Texte fourni ▸
"""

Et l'on se répète dans tous les camps, car à l'époque aussi, on faisait peur aux travailleurs. On nous disait que l'industrie française serait coulée par l'efficacité allemande, la débrouillardise italienne, que "notre" économie ne résisterait pas à la concurrence, que le chômage augmenterait, le marché de l'emploi serait désorganisé par le flot des immigrés venus du Sud de l'Italie, que les salaires allaient s'uniformiser par le bas... que le capital américano-allemand allait saper les bases de "notre indépendance nationale", bref le petit ouvrier français avec son béret et son camembert, son courage et sa naïveté, était condamné à disparaître ou à être asservi.
Eh bien, aujourd'hui on peut quand même faire le point.
Trente ans de négociations
En 1957 donc, la Communauté Economique Européenne et l'Euratom étaient nés.
Les aspirations libre-échangistes de tous ces marchands d'Occident firent au bout du compte souffler un timide vent de liberté sur ce vieux monde anachronique où il fallait montrer deux fois passeports, visas et bagages pour faire les 500 kilomètres qui séparent Paris d'Amsterdam. Aujourd'hui on dispose même d'un passeport communautaire en apparence du moins. Et c'est tant mieux ! Bien sûr aussi, et c'est plus récent, on peut venir travailler dans n'importe quel pays de la CEE et y bénéficier des "avantages sociaux" du pays. Mais on reste pourtant citoyen d'un pays, pas de l'Europe. Pas question d'avoir le droit de vote dans son pays d'accueil, même aux simples élections locales : il y a une limite que les États n'ont pas franchie, à quelques exceptions près, comme la Hollande par exemple.
L'objectif des négociateurs du Traité de Rome et de leurs successeurs, c'était d'abord la libre circulation des marchandises, ou du moins la libre circulation de leurs marchandises sur les marchés voisins. Et dans un premier temps on avança assez vite.

"""

Consigne ▸ Recopiez sans rien modifier le passage du texte sur la construction européenne qui va de « Et l'on se répète » jusqu'à « l'Euratom étaient nés. » inclus.

Extraits de données ▸
"""

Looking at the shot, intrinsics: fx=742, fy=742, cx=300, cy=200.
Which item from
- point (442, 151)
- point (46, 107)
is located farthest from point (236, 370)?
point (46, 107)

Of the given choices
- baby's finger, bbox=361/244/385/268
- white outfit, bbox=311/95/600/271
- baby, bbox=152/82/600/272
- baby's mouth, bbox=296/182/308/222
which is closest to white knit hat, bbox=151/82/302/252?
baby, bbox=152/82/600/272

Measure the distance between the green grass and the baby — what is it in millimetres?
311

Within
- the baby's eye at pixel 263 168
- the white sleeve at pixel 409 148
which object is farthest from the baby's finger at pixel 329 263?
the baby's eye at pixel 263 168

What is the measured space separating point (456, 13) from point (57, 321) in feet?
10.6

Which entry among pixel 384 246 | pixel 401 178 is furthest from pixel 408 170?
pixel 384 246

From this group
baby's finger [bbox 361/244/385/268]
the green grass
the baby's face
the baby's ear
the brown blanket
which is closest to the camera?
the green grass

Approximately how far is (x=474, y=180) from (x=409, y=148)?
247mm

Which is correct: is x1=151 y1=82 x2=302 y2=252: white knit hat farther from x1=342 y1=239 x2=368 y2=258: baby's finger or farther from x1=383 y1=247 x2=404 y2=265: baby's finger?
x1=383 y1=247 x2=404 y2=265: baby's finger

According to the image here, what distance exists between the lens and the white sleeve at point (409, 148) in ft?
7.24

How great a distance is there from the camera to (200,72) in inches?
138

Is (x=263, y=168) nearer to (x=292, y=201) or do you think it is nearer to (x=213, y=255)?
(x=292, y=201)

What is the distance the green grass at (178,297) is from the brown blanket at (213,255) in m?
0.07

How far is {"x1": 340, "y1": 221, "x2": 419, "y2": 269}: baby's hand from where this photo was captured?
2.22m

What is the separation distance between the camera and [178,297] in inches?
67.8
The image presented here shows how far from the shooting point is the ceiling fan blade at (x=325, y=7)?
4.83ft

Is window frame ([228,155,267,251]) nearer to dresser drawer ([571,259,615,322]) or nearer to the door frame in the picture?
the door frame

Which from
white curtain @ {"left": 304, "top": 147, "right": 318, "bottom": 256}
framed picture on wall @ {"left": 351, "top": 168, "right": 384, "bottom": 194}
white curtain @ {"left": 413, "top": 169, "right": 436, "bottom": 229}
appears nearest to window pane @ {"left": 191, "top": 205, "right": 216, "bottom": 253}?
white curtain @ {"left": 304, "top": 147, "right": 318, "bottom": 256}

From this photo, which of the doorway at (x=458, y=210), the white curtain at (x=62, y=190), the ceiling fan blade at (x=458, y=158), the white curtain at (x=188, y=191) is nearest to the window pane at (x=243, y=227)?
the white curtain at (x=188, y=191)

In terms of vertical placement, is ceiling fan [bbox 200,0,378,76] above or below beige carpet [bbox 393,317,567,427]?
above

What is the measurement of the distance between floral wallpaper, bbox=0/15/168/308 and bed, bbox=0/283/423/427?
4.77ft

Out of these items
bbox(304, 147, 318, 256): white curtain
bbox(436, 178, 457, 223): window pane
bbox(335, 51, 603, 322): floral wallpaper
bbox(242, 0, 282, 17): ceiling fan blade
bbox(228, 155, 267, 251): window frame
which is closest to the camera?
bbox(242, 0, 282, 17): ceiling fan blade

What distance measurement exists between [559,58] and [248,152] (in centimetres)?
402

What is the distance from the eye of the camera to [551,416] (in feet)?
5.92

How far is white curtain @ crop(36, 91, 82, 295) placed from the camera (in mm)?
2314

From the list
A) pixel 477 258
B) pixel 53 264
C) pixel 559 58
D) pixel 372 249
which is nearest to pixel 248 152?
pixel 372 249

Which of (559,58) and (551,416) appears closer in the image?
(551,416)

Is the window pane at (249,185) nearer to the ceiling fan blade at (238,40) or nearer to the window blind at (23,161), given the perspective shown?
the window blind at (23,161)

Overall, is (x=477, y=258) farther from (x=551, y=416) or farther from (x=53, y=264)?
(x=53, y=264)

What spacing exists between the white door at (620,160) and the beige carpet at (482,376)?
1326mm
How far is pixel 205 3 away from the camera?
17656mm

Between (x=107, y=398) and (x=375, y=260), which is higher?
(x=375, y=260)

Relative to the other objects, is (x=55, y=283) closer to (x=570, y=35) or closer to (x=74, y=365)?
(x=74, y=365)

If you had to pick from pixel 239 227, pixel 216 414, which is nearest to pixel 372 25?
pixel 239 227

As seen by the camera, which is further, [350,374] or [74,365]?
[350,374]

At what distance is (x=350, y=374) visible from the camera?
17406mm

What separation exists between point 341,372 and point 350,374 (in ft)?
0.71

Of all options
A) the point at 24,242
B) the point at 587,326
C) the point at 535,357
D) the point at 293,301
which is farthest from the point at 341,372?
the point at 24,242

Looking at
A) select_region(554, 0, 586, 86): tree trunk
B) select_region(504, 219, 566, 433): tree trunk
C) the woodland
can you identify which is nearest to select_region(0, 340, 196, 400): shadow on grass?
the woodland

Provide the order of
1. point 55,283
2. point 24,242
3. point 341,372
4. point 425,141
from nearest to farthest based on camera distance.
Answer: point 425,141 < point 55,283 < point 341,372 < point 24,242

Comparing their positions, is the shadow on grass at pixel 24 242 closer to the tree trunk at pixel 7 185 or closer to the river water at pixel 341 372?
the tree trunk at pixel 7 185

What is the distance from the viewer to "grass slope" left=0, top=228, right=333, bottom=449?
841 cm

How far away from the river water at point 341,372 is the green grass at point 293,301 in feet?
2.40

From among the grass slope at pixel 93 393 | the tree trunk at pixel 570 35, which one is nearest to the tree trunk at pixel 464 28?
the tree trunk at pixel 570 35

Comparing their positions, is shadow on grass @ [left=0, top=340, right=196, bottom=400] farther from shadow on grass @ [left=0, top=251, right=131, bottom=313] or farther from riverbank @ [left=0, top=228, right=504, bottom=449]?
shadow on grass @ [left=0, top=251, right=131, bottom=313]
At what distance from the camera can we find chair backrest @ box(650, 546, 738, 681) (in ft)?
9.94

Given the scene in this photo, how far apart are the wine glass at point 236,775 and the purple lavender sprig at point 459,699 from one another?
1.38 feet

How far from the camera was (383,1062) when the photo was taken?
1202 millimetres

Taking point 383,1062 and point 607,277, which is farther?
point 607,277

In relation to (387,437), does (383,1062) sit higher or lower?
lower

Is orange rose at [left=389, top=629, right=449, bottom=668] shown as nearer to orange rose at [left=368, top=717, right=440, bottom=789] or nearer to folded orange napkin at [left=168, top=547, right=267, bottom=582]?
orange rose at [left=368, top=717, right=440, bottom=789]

"""

Réponse complète ▸
Et l'on se répète dans tous les camps, car à l'époque aussi, on faisait peur aux travailleurs. On nous disait que l'industrie française serait coulée par l'efficacité allemande, la débrouillardise italienne, que "notre" économie ne résisterait pas à la concurrence, que le chômage augmenterait, le marché de l'emploi serait désorganisé par le flot des immigrés venus du Sud de l'Italie, que les salaires allaient s'uniformiser par le bas... que le capital américano-allemand allait saper les bases de "notre indépendance nationale", bref le petit ouvrier français avec son béret et son camembert, son courage et sa naïveté, était condamné à disparaître ou à être asservi.
Eh bien, aujourd'hui on peut quand même faire le point.
Trente ans de négociations
En 1957 donc, la Communauté Economique Européenne et l'Euratom étaient nés.